Words written in Forth are not safe either, which is why Never-Native is the default. If they have flow control that uses JMP (such as IF/ELSE/THEN or a loop), then they can't be natively compiled. Here is an example:

: aword dup if . else drop then ;
allow-native
100 nc-limit !
: bword 5 aword ." Never makes it here" ;
bword ( should print "5 Never makes it here" but it does not )

Try see aword and see bword and see if you can spot the problem.

patricksurry commented 5 months ago

💡

SamCoVT commented 5 months ago

I do like having this benchmark option, especially with the ability on GitHub to go back and fetch an earlier binary. You've made a ton of great progress on speeding up Tali during general use.

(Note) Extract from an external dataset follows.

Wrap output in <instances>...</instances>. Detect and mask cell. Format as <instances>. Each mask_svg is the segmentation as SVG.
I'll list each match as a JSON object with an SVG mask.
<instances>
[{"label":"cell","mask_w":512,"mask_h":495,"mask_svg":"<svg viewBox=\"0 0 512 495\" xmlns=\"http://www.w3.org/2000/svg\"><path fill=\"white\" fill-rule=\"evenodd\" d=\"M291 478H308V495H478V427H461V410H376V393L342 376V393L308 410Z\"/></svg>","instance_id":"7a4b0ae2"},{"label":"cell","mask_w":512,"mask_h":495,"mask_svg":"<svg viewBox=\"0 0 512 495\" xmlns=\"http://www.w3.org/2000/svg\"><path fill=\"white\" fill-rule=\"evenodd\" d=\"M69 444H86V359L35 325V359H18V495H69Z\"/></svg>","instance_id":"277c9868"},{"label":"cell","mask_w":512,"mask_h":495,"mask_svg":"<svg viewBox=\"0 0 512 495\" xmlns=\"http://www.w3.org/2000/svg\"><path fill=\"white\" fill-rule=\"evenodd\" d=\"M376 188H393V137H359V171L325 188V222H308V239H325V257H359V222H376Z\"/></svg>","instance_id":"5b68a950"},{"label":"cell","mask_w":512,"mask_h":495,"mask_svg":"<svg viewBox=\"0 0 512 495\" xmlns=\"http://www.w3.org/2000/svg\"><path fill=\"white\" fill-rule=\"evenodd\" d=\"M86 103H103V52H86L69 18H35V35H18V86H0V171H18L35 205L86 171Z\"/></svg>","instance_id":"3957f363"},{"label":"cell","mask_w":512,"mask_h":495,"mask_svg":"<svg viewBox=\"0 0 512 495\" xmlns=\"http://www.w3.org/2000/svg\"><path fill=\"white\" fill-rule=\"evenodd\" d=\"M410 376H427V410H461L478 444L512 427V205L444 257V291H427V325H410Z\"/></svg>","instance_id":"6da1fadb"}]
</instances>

If it's not going to be run with the regular test suite, I'd recommend putting a comment at the very top showing how to run it. You could also add the above benchmarks you've done (with dates from the binaries used) so there is something to reference against if someone runs it in the future. Once I merge this, the documentation you have here will be hidden amongst the many merged pull requests.

patricksurry commented 5 months ago

Good call. I added some instructions and started a results log. indicates master along the bugfixes here which were breaking a couple of the tests. Both bugs (mismatching UF between header and body, and skipping the underflow optimization if the word also had stack juggling) also have fixes in other branches but I'll just update as you merge things.

SamCoVT commented 5 months ago

I just merged a bunch of PRs - I think you merged master into this PR somewhere in the middle of my merge-o-thon. Let me know once you like this one for pulling.

A key for the table might be nice - it took me a minute or two of looking at it to realize SUF was Strip UnderFlow (my mind was stuck on "suffix" for some reason). I was able to sus it out after looking at the commands at the top.

patricksurry commented 5 months ago

Yup, this looks good to go now - updated the comments plus the latest results since all the fixes here were picked up in other branches.